## Exercise aim:
List each line of the data that holds the word "granularity".

## Data shown:
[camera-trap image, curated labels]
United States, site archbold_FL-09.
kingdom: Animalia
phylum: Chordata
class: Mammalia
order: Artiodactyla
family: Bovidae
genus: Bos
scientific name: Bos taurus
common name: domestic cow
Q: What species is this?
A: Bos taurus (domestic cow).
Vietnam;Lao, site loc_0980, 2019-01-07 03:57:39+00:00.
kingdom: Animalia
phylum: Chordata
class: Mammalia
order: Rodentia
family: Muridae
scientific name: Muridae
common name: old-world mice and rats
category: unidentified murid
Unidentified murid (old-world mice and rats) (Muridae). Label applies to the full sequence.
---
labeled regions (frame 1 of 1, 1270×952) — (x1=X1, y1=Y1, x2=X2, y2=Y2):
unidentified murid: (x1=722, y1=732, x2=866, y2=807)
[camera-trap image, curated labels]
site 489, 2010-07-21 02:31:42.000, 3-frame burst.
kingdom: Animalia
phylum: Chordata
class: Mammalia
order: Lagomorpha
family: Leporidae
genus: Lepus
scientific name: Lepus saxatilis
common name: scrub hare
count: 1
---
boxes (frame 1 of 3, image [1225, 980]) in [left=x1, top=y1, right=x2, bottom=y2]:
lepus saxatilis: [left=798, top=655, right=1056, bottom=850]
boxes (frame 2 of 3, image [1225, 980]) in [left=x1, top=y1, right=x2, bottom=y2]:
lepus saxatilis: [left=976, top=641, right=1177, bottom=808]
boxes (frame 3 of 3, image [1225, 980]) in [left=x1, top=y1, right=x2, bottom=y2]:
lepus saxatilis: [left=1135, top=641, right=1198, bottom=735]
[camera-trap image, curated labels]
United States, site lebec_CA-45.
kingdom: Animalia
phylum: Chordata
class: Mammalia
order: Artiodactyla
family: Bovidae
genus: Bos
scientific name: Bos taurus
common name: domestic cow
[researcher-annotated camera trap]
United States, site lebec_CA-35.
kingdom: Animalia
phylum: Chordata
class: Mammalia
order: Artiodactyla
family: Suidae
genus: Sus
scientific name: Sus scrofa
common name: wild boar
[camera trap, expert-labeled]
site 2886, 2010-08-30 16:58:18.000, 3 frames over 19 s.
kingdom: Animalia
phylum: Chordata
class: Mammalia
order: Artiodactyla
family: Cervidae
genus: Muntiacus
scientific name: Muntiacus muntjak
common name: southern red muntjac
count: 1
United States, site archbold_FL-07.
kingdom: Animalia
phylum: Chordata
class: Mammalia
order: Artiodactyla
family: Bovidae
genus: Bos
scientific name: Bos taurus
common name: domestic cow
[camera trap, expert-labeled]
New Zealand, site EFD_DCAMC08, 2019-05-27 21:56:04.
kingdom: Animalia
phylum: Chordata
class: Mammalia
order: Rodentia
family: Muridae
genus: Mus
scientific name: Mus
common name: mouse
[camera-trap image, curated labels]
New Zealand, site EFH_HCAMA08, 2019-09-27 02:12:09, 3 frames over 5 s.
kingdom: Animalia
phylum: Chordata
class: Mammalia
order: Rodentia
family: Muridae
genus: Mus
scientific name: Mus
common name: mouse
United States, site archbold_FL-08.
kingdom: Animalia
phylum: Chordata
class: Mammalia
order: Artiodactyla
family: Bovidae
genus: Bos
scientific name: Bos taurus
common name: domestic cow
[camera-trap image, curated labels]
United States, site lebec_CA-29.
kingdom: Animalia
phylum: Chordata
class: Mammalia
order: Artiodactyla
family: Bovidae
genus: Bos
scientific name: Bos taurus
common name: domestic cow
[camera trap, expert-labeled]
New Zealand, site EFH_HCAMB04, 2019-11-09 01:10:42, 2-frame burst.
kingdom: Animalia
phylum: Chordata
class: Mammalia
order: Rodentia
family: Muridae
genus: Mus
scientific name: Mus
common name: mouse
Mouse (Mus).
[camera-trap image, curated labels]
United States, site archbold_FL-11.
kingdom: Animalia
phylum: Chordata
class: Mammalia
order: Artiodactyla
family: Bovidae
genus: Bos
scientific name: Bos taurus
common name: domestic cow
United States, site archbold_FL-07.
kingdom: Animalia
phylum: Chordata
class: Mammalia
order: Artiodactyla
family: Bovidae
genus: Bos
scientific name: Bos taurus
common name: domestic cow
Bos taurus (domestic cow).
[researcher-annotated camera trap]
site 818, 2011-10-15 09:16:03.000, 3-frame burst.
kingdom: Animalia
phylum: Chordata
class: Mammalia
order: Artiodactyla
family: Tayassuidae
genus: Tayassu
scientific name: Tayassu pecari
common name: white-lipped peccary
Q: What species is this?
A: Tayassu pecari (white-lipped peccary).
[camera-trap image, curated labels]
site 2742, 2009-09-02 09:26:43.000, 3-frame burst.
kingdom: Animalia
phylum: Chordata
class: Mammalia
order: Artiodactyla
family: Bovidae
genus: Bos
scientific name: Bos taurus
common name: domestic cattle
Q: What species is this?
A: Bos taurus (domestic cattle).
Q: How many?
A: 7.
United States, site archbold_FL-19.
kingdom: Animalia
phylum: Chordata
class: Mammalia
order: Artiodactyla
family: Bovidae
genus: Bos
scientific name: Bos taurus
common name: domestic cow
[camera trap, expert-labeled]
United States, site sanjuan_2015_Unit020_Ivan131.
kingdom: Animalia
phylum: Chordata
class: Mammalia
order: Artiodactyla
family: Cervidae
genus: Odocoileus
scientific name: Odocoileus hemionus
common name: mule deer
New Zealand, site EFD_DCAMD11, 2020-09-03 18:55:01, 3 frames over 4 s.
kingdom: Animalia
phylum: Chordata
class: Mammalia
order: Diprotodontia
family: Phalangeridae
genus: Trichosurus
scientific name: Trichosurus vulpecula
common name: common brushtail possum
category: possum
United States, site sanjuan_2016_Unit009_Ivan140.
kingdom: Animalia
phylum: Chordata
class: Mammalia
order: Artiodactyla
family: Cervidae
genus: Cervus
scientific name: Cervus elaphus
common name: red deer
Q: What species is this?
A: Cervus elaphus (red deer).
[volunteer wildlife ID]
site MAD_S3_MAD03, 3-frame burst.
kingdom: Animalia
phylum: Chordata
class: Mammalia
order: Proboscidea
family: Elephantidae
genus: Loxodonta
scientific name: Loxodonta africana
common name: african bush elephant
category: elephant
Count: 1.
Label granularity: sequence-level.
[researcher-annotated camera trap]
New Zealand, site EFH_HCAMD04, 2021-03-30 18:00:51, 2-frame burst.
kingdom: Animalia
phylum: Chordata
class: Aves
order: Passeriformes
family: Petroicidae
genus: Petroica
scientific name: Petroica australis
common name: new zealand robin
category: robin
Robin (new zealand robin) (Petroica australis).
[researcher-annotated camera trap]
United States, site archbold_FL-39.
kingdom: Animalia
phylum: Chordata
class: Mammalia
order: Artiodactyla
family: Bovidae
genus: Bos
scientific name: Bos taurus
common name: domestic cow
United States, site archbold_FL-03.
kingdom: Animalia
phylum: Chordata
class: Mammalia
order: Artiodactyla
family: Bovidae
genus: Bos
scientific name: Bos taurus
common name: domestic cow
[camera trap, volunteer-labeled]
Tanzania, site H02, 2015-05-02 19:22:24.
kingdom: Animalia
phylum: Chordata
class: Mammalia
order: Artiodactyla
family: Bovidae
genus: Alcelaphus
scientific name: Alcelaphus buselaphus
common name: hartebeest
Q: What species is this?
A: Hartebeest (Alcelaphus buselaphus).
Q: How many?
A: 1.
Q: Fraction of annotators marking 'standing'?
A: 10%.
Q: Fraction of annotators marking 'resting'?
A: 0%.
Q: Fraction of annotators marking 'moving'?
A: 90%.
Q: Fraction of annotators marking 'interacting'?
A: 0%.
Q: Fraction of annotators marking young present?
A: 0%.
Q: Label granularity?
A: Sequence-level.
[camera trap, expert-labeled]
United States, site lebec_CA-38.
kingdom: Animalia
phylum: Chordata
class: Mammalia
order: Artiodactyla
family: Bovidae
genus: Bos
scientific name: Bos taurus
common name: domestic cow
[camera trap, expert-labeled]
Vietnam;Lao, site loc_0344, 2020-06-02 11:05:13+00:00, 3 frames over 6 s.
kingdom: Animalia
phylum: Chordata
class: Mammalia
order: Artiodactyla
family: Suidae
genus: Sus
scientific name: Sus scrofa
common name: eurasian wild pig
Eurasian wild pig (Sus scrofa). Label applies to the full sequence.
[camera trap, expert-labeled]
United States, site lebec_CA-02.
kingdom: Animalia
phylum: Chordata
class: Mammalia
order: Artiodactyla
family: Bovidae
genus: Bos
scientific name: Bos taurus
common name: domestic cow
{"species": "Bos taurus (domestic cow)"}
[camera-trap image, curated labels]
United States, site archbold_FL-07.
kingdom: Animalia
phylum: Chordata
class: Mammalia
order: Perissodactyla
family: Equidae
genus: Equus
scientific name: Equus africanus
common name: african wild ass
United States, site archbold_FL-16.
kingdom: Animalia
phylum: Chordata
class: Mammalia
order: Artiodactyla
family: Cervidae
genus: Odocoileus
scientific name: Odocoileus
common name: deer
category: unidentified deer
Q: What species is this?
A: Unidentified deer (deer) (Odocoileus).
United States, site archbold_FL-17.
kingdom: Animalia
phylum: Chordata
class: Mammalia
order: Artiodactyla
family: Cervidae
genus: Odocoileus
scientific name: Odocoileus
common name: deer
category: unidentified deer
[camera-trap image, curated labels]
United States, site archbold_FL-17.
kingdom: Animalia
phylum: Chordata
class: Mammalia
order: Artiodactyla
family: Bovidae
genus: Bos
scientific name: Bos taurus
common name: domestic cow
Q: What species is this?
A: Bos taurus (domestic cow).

## Worked solution:
Label granularity: sequence-level.
Q: Label granularity?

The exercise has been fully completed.